Aquabid is your best bet.

Noone will give you a guarantee for live arrival unless it is an overnight shipping. Most folk will accept a DOA claim (you tell them immediately if the fish arrived dead) only if you ship overnight, but not Priority Mail. Overnight is the way to ship fish but for nano fish most folk are too cheap to care about the animals.
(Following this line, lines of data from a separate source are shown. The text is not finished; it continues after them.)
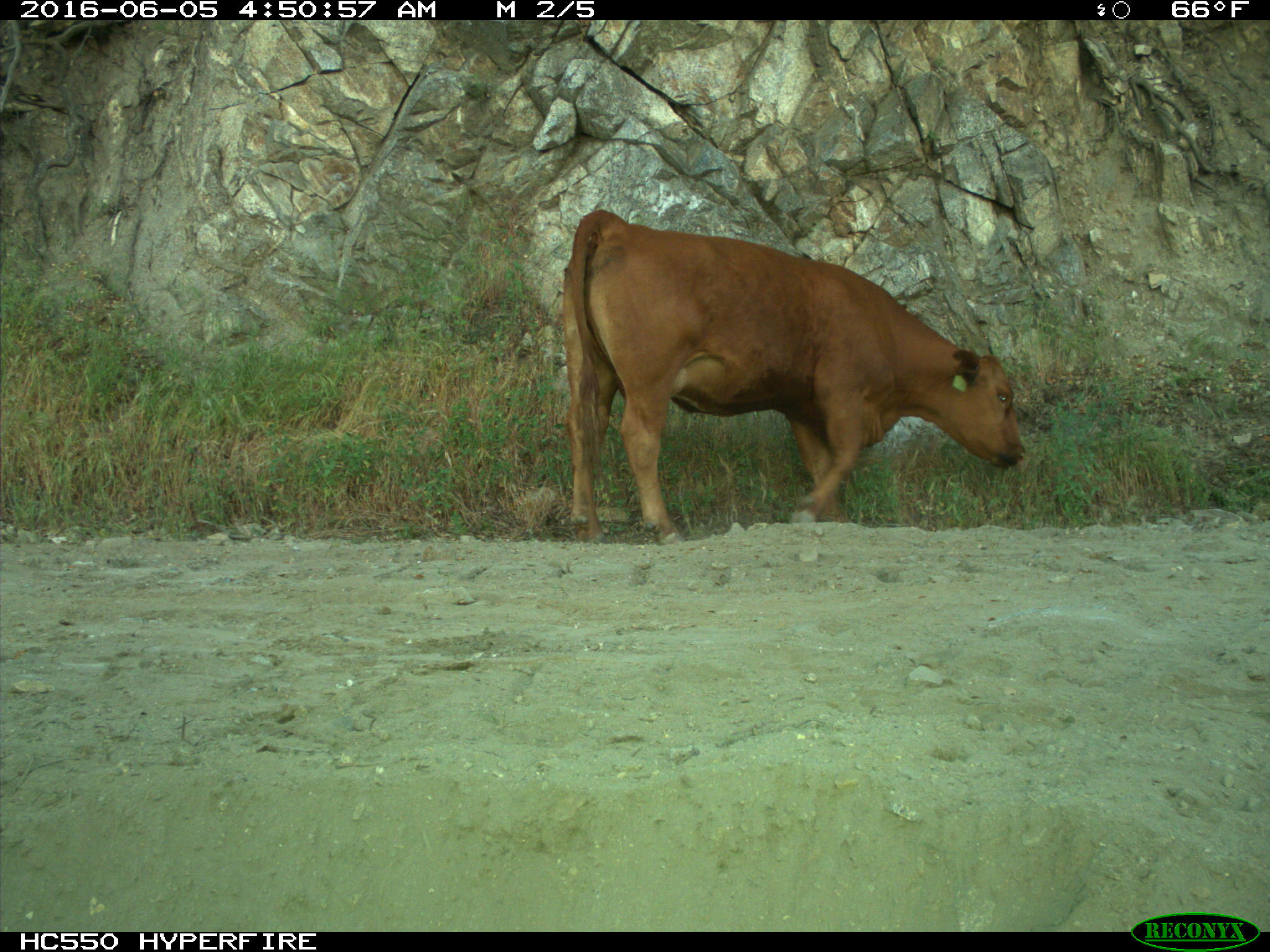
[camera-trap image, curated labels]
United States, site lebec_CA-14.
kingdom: Animalia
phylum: Chordata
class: Mammalia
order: Artiodactyla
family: Bovidae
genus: Bos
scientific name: Bos taurus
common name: domestic cow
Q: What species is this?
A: Bos taurus (domestic cow).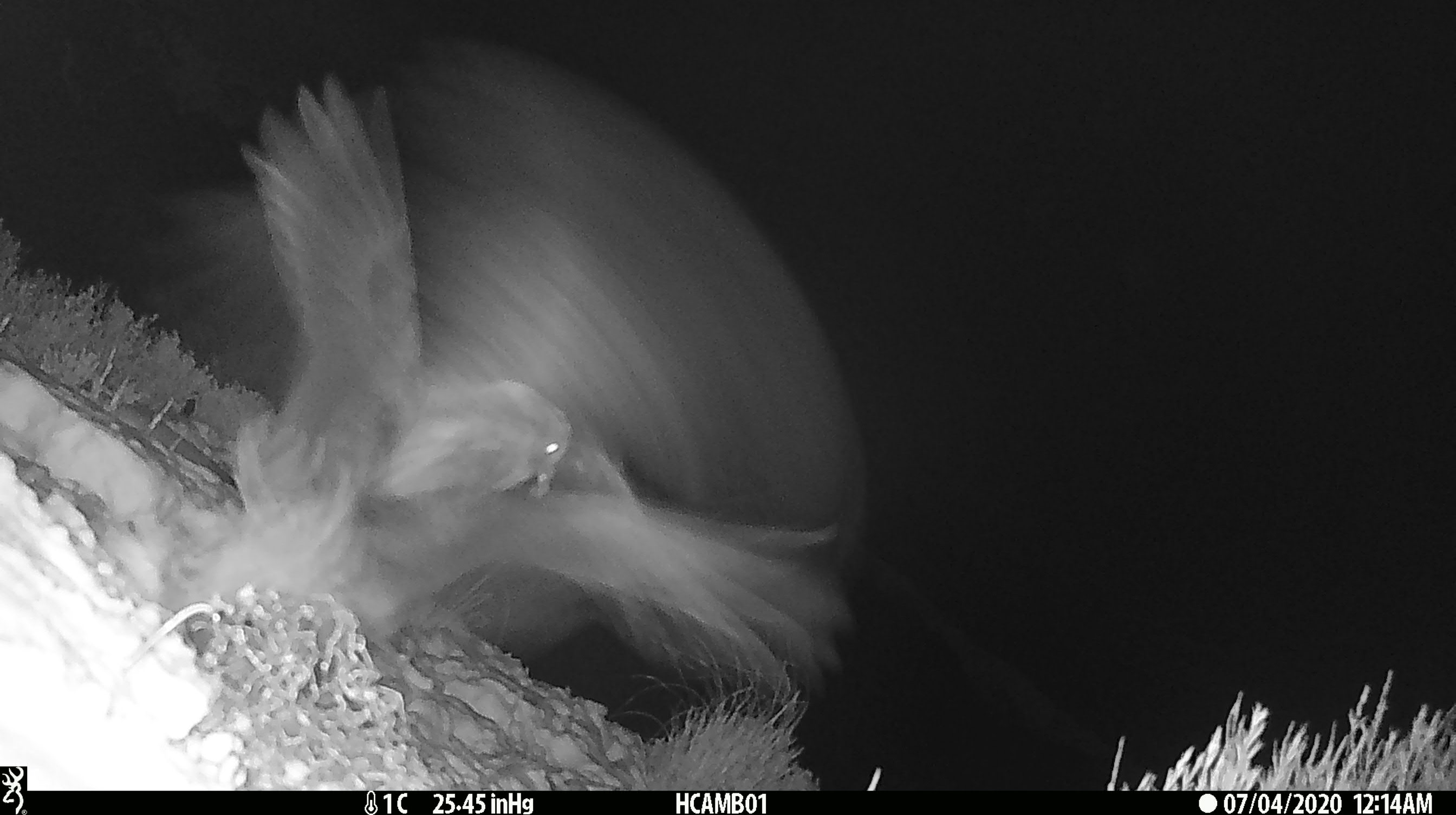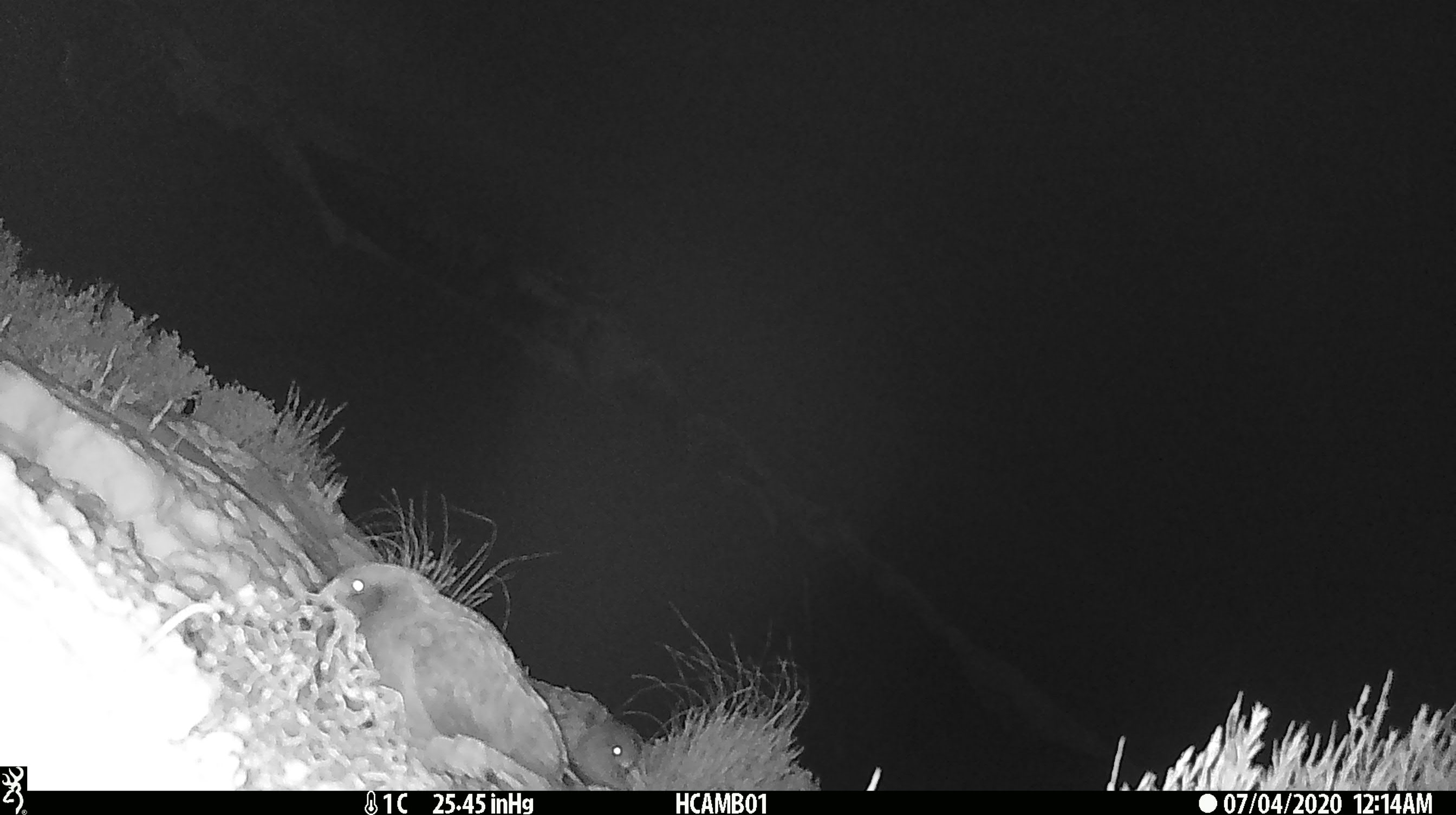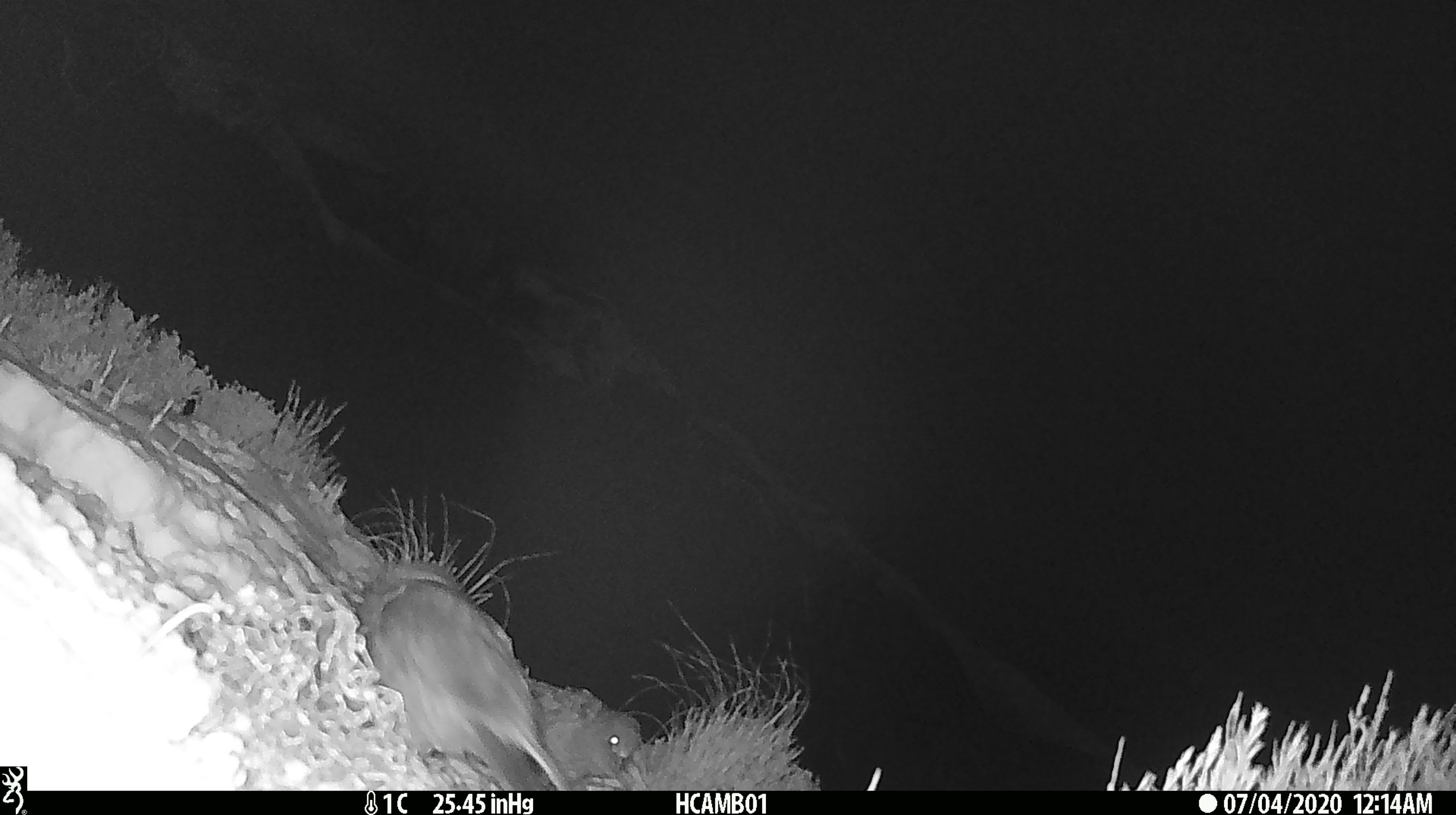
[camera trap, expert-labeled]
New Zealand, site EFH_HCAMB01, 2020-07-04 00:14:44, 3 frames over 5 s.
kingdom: Animalia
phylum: Chordata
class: Aves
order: Psittaciformes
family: Strigopidae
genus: Nestor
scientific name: Nestor notabilis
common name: kea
Kea (Nestor notabilis).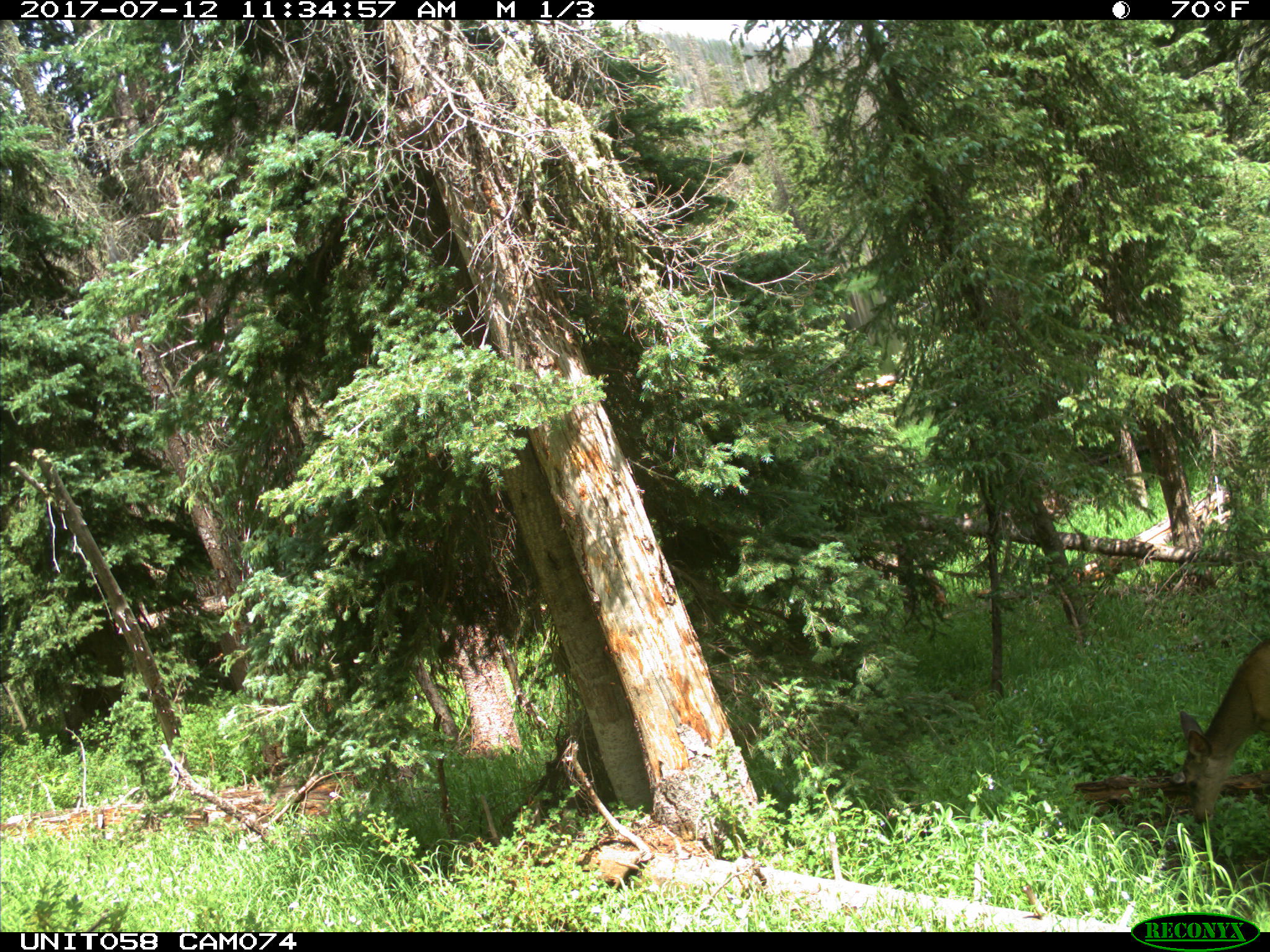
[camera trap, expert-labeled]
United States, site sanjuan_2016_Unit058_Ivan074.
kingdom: Animalia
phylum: Chordata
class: Mammalia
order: Artiodactyla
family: Cervidae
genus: Odocoileus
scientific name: Odocoileus hemionus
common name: mule deer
There is no other good place online for rare smal freshwater fish.

My advice:
pay the $30 for overnight shipping
ask the seller to double bag
ask the seller to use bags with no 90 degree corners (small fish easily get wedged in them)
ask for heat packs
ask about quarantine (good luck with that, noone does it, best bet is if the fish the guy is selling have not been selling well and he's had them for some time)

--Nikolay


----------



## ecotanker (Jun 12, 2009)

I have gotten great nano fishes from

Frank's at http://www.franksaquarium.com/

and Rachel at

http://www.aquariacentral.com/forums/forumdisplay.php?142

Their packaging is quite good and if I remember correctly both of them use kordon breather bags.
Frank definite used it. Both take great care of their livestock and definitely do quarantine.


----------



## niko (Jan 28, 2004)

That's right! Forgot Frank!

He's the first one to check out.

--Nikolay


----------



## crw.npt (Apr 2, 2008)

Thanks guys, I had totally forgotten about Frank. And I've ordered from him in the past:doh: Any others that I should check out??


----------



## Gordonrichards (Apr 28, 2009)

Frank and Rachel have the best supplier in the North East.


----------



## crw.npt (Apr 2, 2008)

Anybody know of anyone in the southern part of Florida?? Maybe save a bit on shipping, if you know what I mean?? But thanks to all who have responded!


----------



## digital_gods (Apr 23, 2010)

Look for least killifish. They are native to east coast.


----------



## crw.npt (Apr 2, 2008)

Thanks digital gods. I am actually thinking that I want to do a little Florida-type biotope with some pygmy sunfish. Just gotta get out and look around now, see how the swapy bits look down here.


----------



## allaboutfish1996 (Nov 25, 2011)

i actually have a 10 gallon with a trio of pygmy sunfish and a least killifish


----------



## crw.npt (Apr 2, 2008)

Right on! Did you set it up as a biotope, or just a nice planted tank? I really think that this is what I'm going to do with this tank. Do you have any pics of your set up?


----------



## Caton (May 17, 2011)

Plus one for Rachel. She donated $150 worth of fish to the tank I set-up in a 6th grade classroom.


----------